This article is part of TPM Cafe, TPM’s home for opinion and news analysis.  It was originally published at Balls and Strikes.

Over the weekend, The New York Times published a flurry of internal Supreme Court memos related to its unsigned, unexplained February 2016 order that blocked the Clean Power Plan, an Environmental Protection Agency rule that required states to implement plans to reduce carbon emissions within their borders, from taking effect. At the time, this was (to use a legal term of art) pretty weird: When the Court issued its ruling, a Republican-led challenge to the rule was still pending before a federal appeals court in D.C. By leapfrogging that court, the justices extended special treatment to this country’s fossil fuels industry, effectively concluding that the viability of its business model was simply too important to leave to the usual legal process.
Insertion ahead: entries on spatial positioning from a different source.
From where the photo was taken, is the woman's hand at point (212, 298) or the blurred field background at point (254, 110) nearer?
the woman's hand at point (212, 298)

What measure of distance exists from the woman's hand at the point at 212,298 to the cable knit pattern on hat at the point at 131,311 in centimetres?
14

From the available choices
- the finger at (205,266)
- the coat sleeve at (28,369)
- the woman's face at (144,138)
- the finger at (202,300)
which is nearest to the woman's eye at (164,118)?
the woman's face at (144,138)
The Court’s order gave rise to what is now known as the Supreme Court’s “shadow docket”—a form of expedited review that the conservative justices have since wielded at their convenience to stymie Democratic presidents on the one hand, and, on the other, to give President Donald Trump just about anything he wants. The memos obtained by the Times make clear that one of the principal reasons the Court acted as it did is that Chief Justice John Roberts, a lifelong Republican, really did not like what would have been President Barack Obama’s signature climate initiative, and decided to use the powers of his office to spike it.
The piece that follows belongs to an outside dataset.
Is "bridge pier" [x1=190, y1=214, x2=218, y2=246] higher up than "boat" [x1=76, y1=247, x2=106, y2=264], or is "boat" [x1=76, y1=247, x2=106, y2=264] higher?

There is, as they say, a lot going on in these memos. But it is worth remembering that of the many, many justices who would bristle at the notion that the Court would ever allow partisan politics to taint its deliberative process in this manner, none do so quite as officiously as Roberts. In 2018, after Trump disparaged a particular court ruling as the work of an “Obama judge,” Roberts issued a rare public rebuke: “We do not have Obama judges or Trump judges, Bush judges or Clinton judges,” he said. “What we have is an extraordinary group of dedicated judges doing their level best to do equal right to those appearing before them.”